L’erreur de raisonnement de George W. Bush fut de penser que le régime nord-coréen s’effondrerait sous la moindre pression. Or ce régime s’est avéré plus solide –et Kim Jong-il, le «cher leader» de l’époque, bien plus rusé– que Cheney et lui ne l’avaient imaginé.

Aujourd’hui, l’erreur de raisonnement d’Obama est de penser qu’il peut pousser la Chine à discipliner Kim & Co. A chaque lancement de missile, à chaque essai de bombe de Pyongyang, les leaders chinois semblent agacés. Mais leur intérêt premier dans cette région du monde demeure la stabilité.

Ils veulent à tout prix éviter l’effondrement du régime de Pyongyang: un tel évènement provoquerait une crise humanitaire de grande envergure. Des millions (voire des dizaines de millions) de Nord-Coréens franchiraient la frontière pour fuir le chaos, profiter de cette libération soudaine –ou les deux.

L’intérêt secondaire de la Chine est de contenir les forces aériennes et navales américaines dans l’Asie du Nord-Est, ce afin de réduire la présence des Etats-Unis autant que faire se peut dans le détroit de Taïwan.
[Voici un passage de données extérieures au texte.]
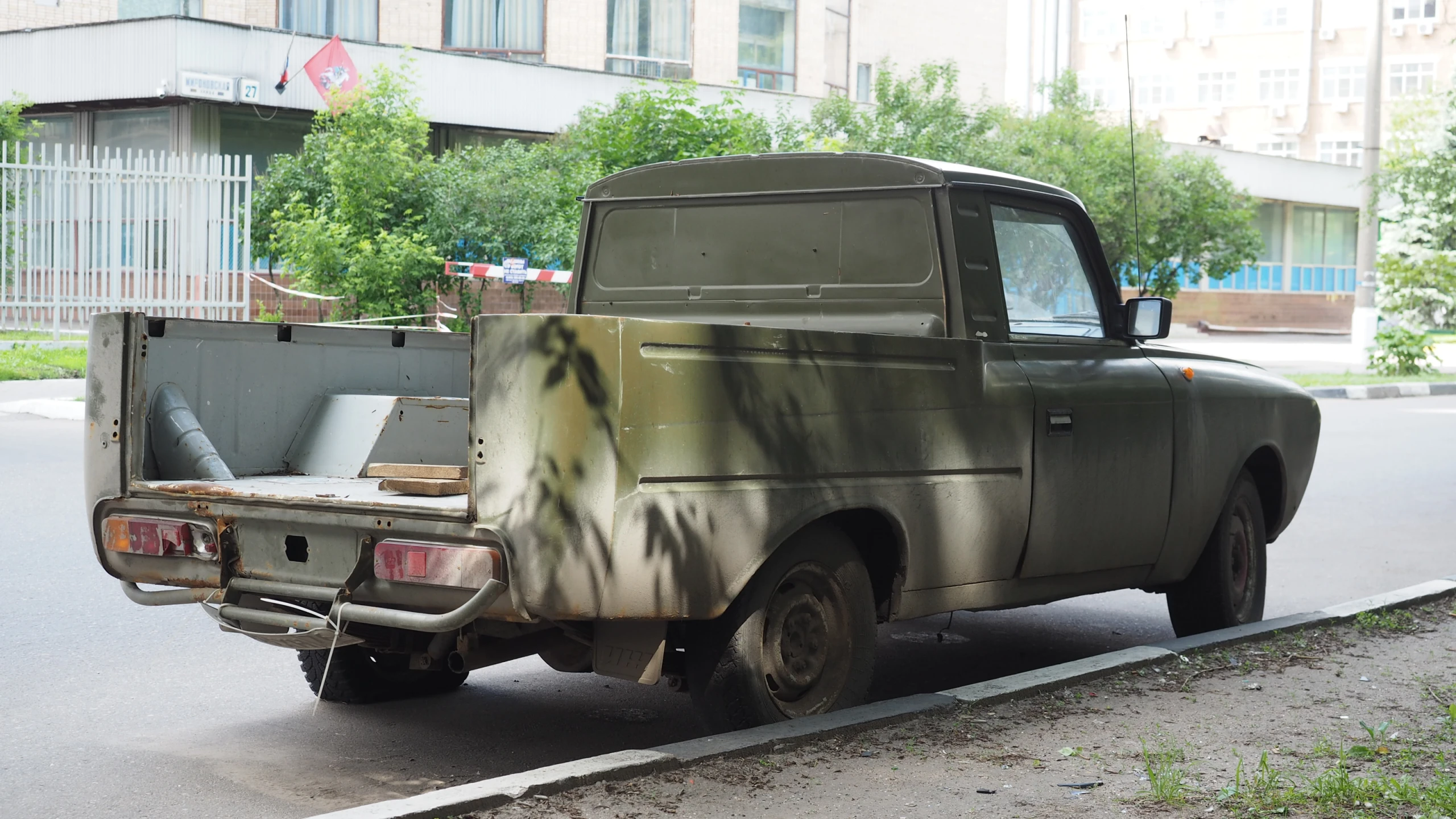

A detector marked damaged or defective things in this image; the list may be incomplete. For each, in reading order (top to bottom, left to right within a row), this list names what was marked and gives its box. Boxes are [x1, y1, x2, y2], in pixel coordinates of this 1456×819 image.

rusty wheel rim [763, 559, 850, 714]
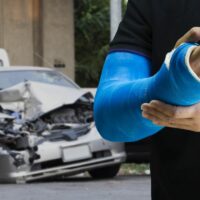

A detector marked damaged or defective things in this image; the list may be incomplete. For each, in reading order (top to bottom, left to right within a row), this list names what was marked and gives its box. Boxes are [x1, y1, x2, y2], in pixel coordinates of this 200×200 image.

damaged car hood [0, 81, 90, 120]
wrecked car [0, 67, 125, 183]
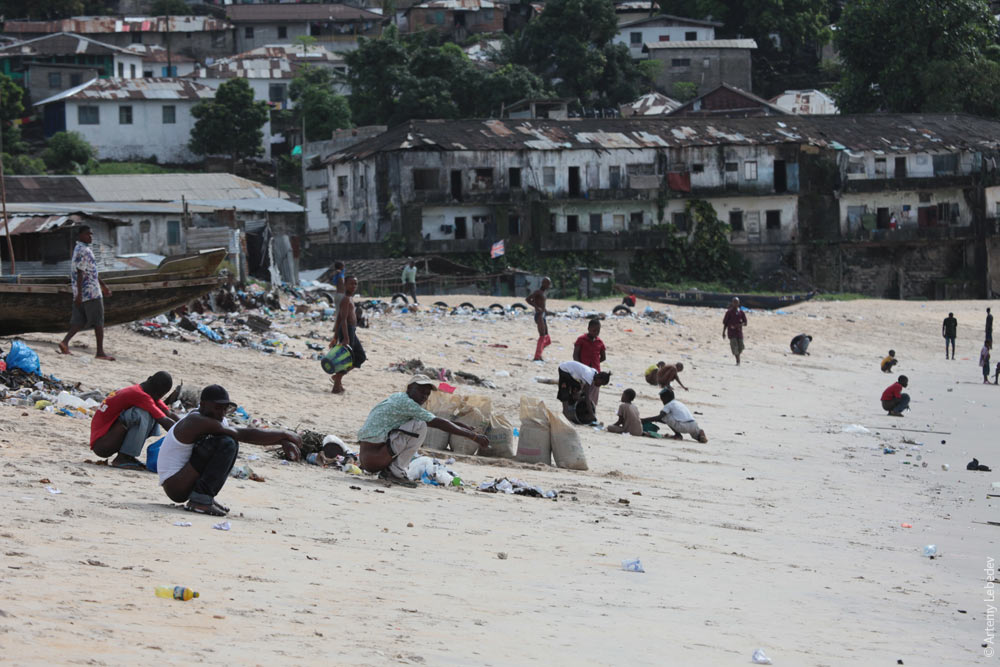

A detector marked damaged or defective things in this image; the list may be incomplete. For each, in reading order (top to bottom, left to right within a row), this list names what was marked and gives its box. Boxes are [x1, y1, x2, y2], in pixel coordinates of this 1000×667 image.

rusty corrugated roof [326, 113, 1000, 163]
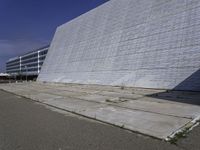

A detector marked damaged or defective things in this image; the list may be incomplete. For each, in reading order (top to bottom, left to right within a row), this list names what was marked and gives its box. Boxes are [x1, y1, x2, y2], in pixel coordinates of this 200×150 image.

cracked concrete slab [0, 82, 200, 139]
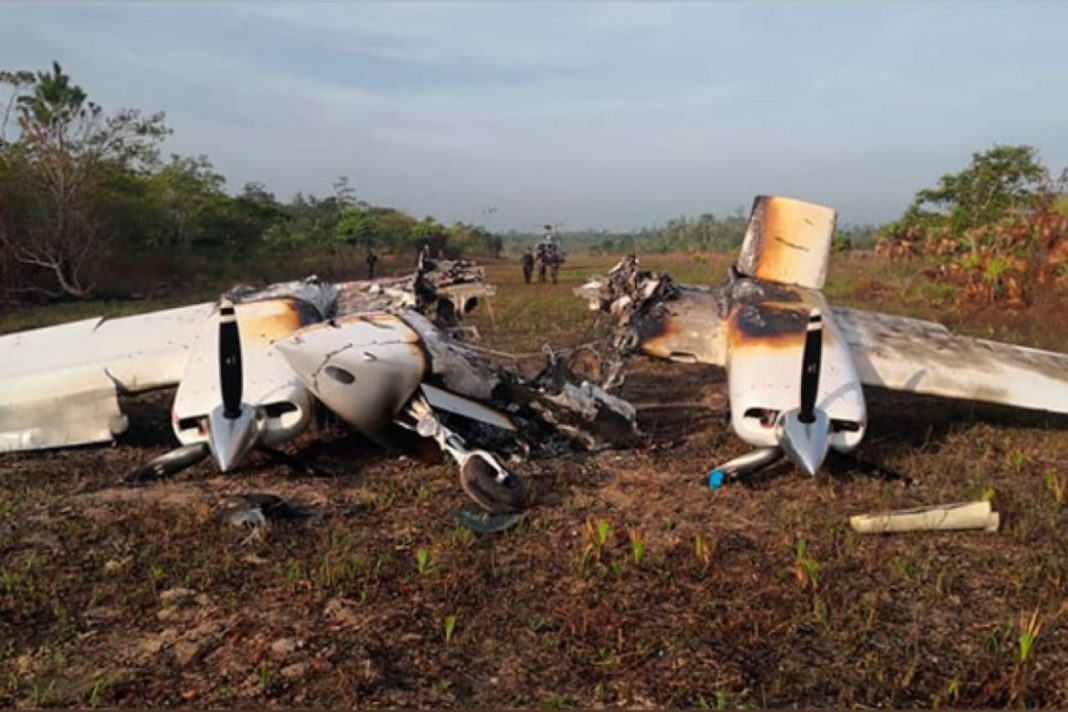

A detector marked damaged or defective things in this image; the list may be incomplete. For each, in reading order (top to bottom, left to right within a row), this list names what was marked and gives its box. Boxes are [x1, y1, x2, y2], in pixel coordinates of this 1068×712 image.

Face à la Corée du Nord, Daniel Sneider, directeur associé du Shorenstein Asia Pacific Research Center de la Stanford University, recommande de faire preuve d’une «patience stratégique». «La dissuasion, l’endiguement,  le dialogue lorsque la chose est possible et peut s’avérer fructueuse – cela ne devrait pas être trop difficile», affirme-t-il. «Il n’y a aucune urgence.»